Dr. Albez schüttelte den Kopf und starrte vor sich auf die Straße. Die Abendschatten hatten mittlerweile die Bank erreicht und umspielten die Gestalt in dem hellen Freskoanzug. Der Brillantring am kleinen Finger der linken Hand glitzerte.

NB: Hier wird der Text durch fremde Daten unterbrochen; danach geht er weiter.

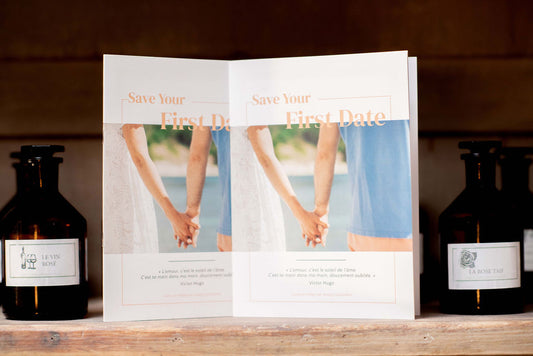Carnet Save Your First Date pour jeunes couples : tête-à-tête et complicité.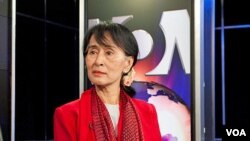 Aung San Suu Kyi at the Voice of America (A. Klein - VOA).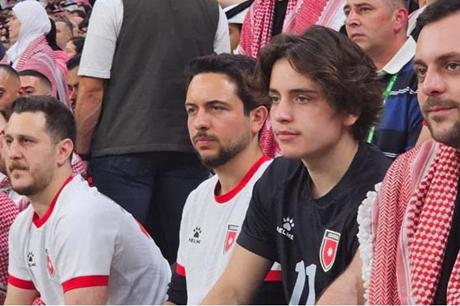 ولي العهد يهنئ نجوم النشامى بعد تأهلهم لنهائي كأس العرب 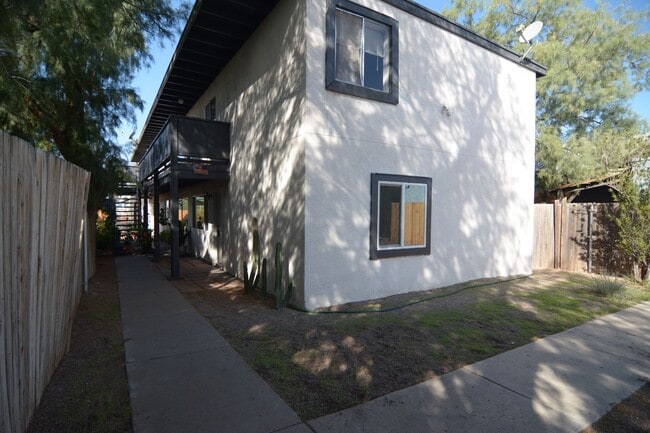 property at 925 N 7th Ave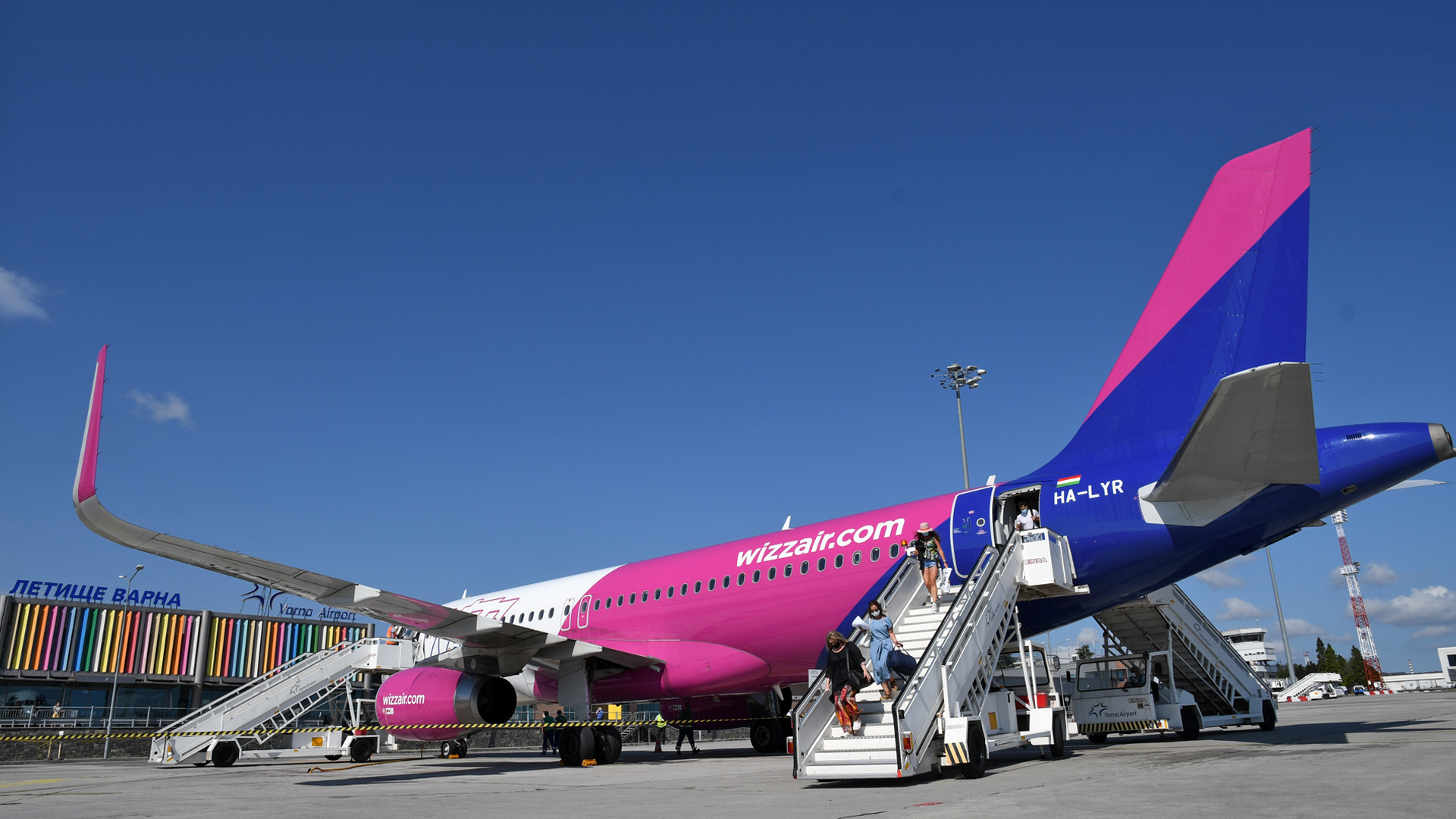 Wizz Air S Treti Baziran Samolet I 9 Novi Marshruta Ot Letishe Varna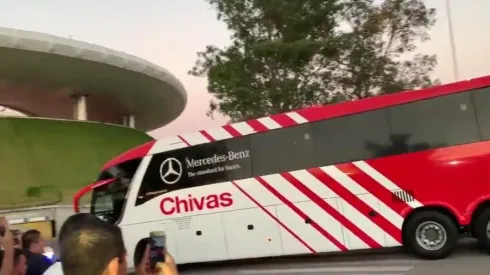 El Rebaño ingresó al recinto tapatío acompañado de decenas de seguidores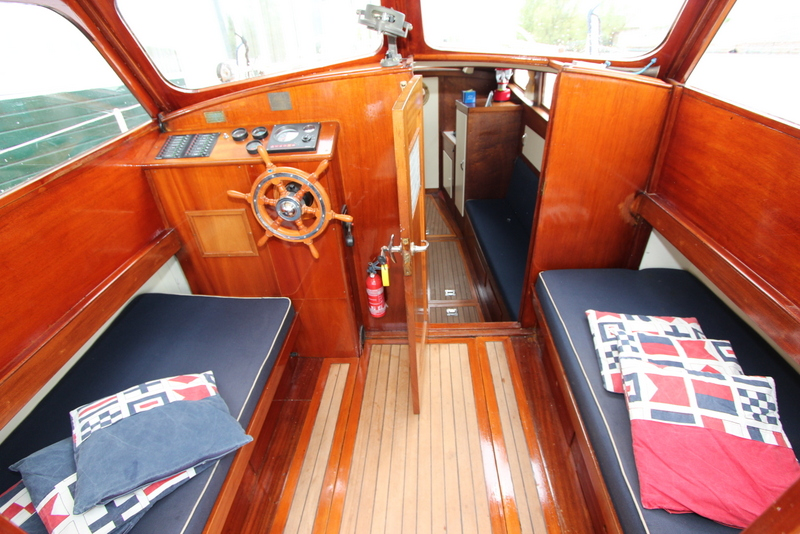 foto: 15 Super Favorite Super Favorite Motorsailor 9.20 OK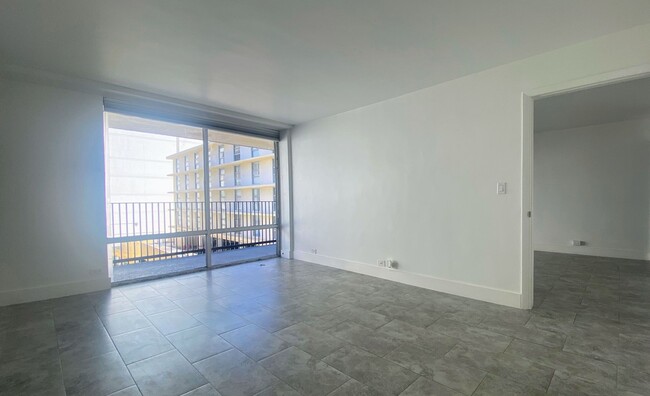 Building Photo - Live in Luxury and Convenience in the Hear...
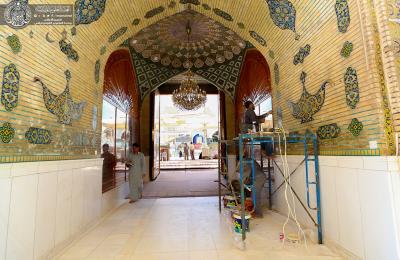 الصيانة الهندسية في العتبة العلوية تُرَمّمْ النقوش الإسلامية في الصحن الحيدري الشريف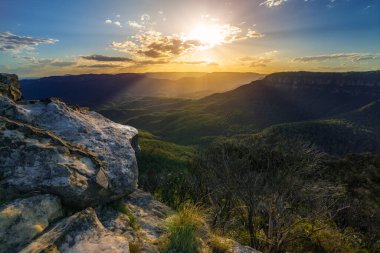 Lincoln Rock 'ta gün batımı, Blue Mountain Ulusal Parkı, Avustralya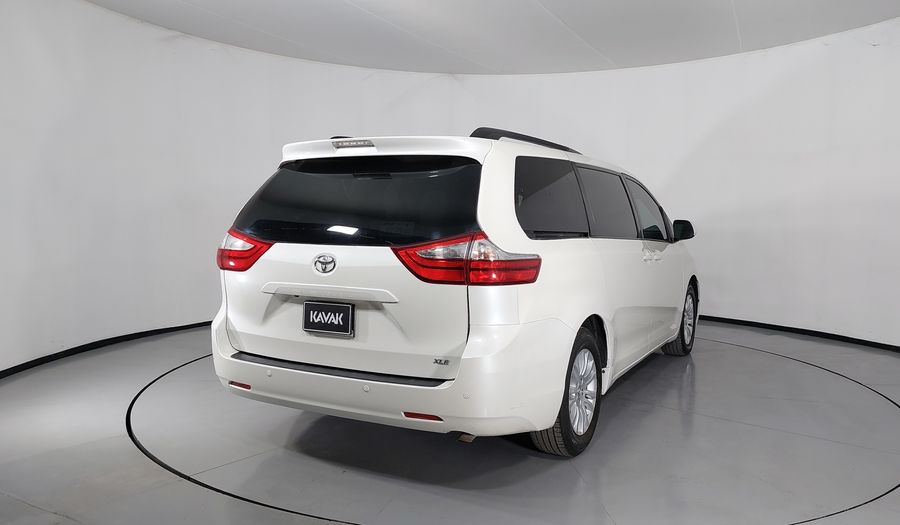 Toyota Sienna 3.5 XLE AT Minivan 2017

Was soll ich tun, dachte Dr. Albez. Soll ich so nach Hause gehen? Oder soll ich erst die Polizei um Hilfe anrufen? Aber man hat doch keinen Anhaltspunkt. Solch einen Anzug, wie ich ihn hatte, gibt es in Amsterdam zu Tausenden. Und was will man ausgerechnet mit einem solch abgetragenen Anzug? Wenn man stiehlt, dann sucht man sich doch Werte aus! Was wollte man an mir stehlen? Das Gummipüppchen?! Er mußte lächeln trotz seiner Ratlosigkeit. Das Gummipüppchen für Fietje ... gestohlen ...
Das Rätsel um ihn wurde riesengroß und wuchs über ihn hinaus. Er kam sich klein und armselig vor. Und er wagte nicht, nach Hause zu Antje zu gehen ...
Plötzlich hatte er einen Gedanken. Er stand auf, ging zum Park-Theater und bat den Portier, einmal telefonieren zu dürfen. Dann wählte er die Nummer der gutmütigen Postinspektorswitwe, der Etagennachbarin, und wartete, bis sich ihre Stimme im Apparat meldete.
»Ja? Ist dort Noorderstraat? Ja? Hier ist Pieter van Brouken ... kann ich meine Frau ...«
Erschreckt hielt er inne. Aus dem Apparat kam mit erhobener Stimme eine Menge von Schimpfworten und Frechheiten, die ihn verstummen ließ. Hilflos hörte er die Worte »Flegel, Unverschämtheit, Polizei benachrichtigen, Lümmel« und legte dann zitternd den Hörer auf die Gabel. Als er sich umdrehte, sah er, wie der Portier sich in eine Ecke gedrückt hatte und ihn mit weit aufgerissenen Augen anstarrte. Auf seine Frage gab er keine Auskunft, sondern stierte ihn stumm an. Kopfschüttelnd verließ Pieter van Brouken - so wollen wir ihn wieder nennen -das Parktheater und machte sich schweren Herzens auf, Antje unvorbereitet von dem ungeheuerlichen Geschehen zu unterrichten.